• [Passage shown]:
____

By Phillip Redgrave
At the age of 16 I weighed 22 stones and was morbidly obese. Today I’m around 12 stones depending on how I’m training and the size of my breakfast.
When I was eight, I lost my father. He wasn’t a good father by any means but he kept me active, and losing your father at that age messes you up. So, I became less active and turned to food for comfort, which is how I got to where I was four years ago. As you can see though, I’ve spent those four years turning that around.
When you lose a lot of weight it attracts attention. There is some negative attention, but many are genuinely supportive and encouraging. Others have been inspired by what I do and want advice on how to do it for themselves, and I’m always happy to help.
I could do without the fanfare at times because I don’t like being the centre of attention. I only continue to talk and post about it because it’s helped to inspire others.
It’s ironic considering my profession. I’m and actor, so being the centre of attention is essentially my job. That fact does, however, lead me to the main point of this piece.
Among the questions I get asked most ‘How did you do it?’ reigns supreme. But I didn’t expect so many people to ask WHY I did it. In truth, there are many reasons, but one above all.
There’s a given for people in my situation, of course – ‘I was badly bullied, my girlfriend broke up with me over it’, etc. Both have some merit, but in reality, it was my career.
Acting is a very superficial industry. How you look plays a huge part in your career prospects, and I know that all too well.
I’ve always had a passion for acting. I specifically like to make people laugh, so I was often content taking comedic roles.
When I decided to study Drama at university, however, I was under the impression that I would get the chance to show my more serious side and learn more about it. After all, who wants to be stuck doing the same thing forever?
So I entered university hoping to capitalise on that opportunity. But things didn’t go to plan.

____

• [Supplied information]:
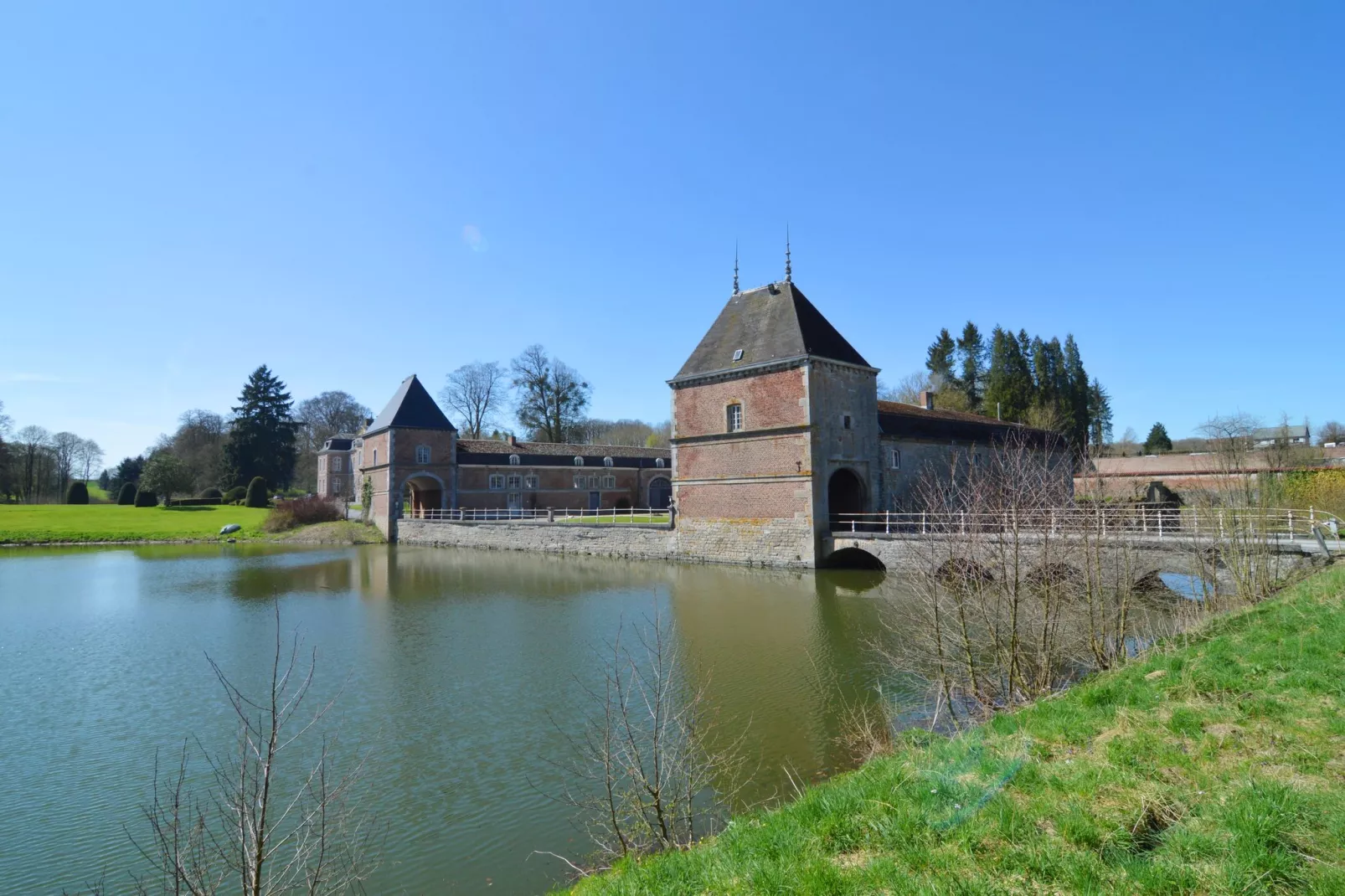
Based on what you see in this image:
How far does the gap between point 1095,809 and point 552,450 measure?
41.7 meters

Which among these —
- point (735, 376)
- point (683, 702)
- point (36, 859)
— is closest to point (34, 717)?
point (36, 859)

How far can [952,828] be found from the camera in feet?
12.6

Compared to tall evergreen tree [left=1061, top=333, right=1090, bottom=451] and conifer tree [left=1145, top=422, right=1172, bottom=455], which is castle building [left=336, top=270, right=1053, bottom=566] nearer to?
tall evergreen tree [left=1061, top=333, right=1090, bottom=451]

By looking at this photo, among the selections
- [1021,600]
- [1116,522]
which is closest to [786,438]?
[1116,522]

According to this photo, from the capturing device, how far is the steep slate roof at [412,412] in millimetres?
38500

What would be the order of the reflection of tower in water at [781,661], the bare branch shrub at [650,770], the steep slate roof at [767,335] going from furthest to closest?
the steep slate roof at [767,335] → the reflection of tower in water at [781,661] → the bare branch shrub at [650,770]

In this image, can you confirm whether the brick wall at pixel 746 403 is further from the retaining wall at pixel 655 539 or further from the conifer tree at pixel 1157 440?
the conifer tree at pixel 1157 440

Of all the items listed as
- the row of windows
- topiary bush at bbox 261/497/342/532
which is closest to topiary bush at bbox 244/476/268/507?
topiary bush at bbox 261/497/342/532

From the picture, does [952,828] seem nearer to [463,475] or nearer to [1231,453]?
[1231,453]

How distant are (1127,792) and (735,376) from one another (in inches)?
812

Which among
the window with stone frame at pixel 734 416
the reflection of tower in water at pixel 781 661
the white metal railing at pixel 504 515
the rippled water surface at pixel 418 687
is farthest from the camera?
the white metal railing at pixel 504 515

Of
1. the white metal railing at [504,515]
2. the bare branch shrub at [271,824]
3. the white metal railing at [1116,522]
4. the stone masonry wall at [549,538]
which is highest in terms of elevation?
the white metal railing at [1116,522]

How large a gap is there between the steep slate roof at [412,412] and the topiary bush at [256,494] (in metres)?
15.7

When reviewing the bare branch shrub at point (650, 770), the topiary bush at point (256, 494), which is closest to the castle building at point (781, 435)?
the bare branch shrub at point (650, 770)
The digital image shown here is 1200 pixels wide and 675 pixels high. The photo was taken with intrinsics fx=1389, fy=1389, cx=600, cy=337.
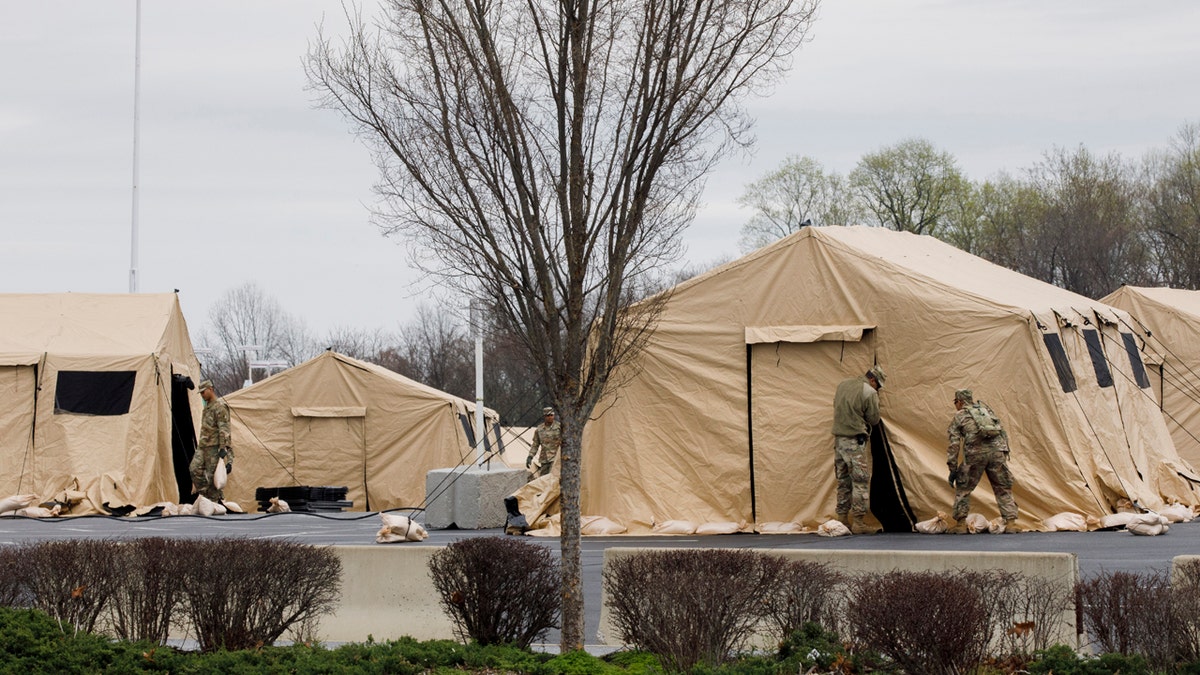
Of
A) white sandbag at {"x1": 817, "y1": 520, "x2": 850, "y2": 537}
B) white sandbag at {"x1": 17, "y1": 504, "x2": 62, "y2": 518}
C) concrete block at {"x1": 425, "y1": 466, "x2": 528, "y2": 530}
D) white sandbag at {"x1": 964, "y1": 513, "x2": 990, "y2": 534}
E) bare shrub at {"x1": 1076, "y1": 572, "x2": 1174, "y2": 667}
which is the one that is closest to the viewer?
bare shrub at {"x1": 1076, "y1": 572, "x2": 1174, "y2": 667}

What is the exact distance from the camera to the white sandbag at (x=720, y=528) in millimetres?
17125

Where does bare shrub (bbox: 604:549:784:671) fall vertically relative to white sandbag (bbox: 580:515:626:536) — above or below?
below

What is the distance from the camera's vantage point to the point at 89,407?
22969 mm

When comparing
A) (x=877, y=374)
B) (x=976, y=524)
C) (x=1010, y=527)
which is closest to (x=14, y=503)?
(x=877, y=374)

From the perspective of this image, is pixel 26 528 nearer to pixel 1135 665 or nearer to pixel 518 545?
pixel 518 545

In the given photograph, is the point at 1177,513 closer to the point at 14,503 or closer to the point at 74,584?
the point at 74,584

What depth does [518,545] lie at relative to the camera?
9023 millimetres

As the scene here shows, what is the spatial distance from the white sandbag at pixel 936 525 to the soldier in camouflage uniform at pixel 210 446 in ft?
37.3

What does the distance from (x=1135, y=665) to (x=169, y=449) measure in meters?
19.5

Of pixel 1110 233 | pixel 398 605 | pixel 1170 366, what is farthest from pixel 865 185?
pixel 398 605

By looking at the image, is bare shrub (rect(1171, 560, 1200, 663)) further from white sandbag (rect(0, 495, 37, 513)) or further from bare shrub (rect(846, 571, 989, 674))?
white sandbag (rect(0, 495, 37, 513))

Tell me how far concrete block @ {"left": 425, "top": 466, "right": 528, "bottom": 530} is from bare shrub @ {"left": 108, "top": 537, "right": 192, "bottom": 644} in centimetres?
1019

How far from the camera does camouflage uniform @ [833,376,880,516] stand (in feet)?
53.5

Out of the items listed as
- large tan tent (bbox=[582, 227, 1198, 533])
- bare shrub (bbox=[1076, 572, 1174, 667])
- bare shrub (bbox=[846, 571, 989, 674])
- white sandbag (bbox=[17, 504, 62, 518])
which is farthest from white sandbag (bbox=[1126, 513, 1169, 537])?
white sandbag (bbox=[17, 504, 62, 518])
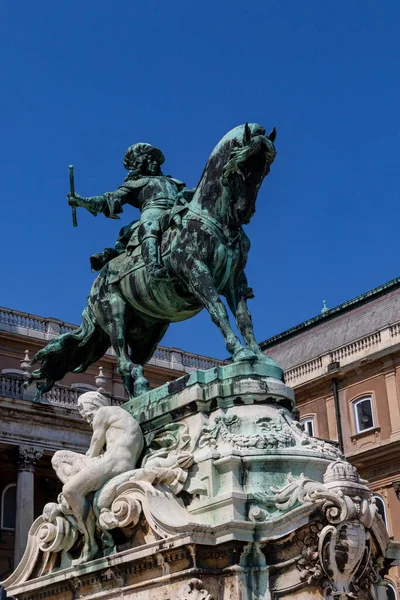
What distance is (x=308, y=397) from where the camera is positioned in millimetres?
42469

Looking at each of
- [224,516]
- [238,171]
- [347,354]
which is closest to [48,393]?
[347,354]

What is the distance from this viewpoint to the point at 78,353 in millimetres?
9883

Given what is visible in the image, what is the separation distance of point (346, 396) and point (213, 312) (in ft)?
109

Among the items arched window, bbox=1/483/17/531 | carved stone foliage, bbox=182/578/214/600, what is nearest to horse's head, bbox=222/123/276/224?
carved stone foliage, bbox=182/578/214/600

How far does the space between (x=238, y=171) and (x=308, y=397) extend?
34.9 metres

____

• [Short exercise 1]:
Rewrite the part of the weight-loss essay that opens with the words containing "It’s ironic considering" and closes with "was my career.", putting "line of work" wherever "profession" appears.
• [Short exercise 2]:
Continue the weight-loss essay from its last sentence.
The records aren't needed for any of this.

• [Task output 1]:
It’s ironic considering my line of work. I’m and actor, so being the centre of attention is essentially my job. That fact does, however, lead me to the main point of this piece.
Among the questions I get asked most ‘How did you do it?’ reigns supreme. But I didn’t expect so many people to ask WHY I did it. In truth, there are many reasons, but one above all.
There’s a given for people in my situation, of course – ‘I was badly bullied, my girlfriend broke up with me over it’, etc. Both have some merit, but in reality, it was my career.

• [Task output 2]:
One of my first roles was “Stinky John”, a character meant to be a laughing stock – “unkempt, repulsive, overweight, funny” and so on. Not exactly a flattering description, especially considering my audition was for another character.
It made me recall other similar experiences which I hadn’t acknowledged. I had been typecast many times as that sort of character because, apparently, that’s where I thrived, where I belonged.
“Phill’s really good at doing that, you should cast him!”
“We really liked your audition for this character, but we feel you’re better suited to this one.”
“Hey, I’ve been working on something and I have you in mind for this guy!”
None of these offers were bad natured or malicious, of course. But I knew it was a ‘nice’ way of saying, “Will you be the fat, funny guy?”
That’s when I realised my weight and health were not just things for which people ridiculed or judged me. They were holding me back in my chosen career. I vowed to change.
I thought if I had serious goals and ambitions, I wouldn’t be typecast as “Ha ha! funny fat man”. If I was serious about my weight, then I would be taken seriously in all walks of life.
Luckily, my university had a partnership with a local gym chain. So I had no more excuses. I started counting calories, eating clean and consistently working out.
Suddenly, I was no longer relegated to ‘fat and funny’ roles. I was a lead character who was taken seriously and I received high marks in these roles.
I’ve since been involved in many other projects and I firmly believe that the effort I put in to my own fitness helps me perform and do my job to the best of my ability.
But should I have had to do all that to get recognition of my worth? As I said, this is a very superficial industry and we typically don’t talk about how wrong it is that people are often dismissed on how they look without consideration of their talent.
Of course, there are times when a certain look or level of fitness is required. Henry Cavill, who plays Superman and the Witcher, has often talked about how he needs to keep up with his fitness in order to do the very physically demanding things that are required of his characters.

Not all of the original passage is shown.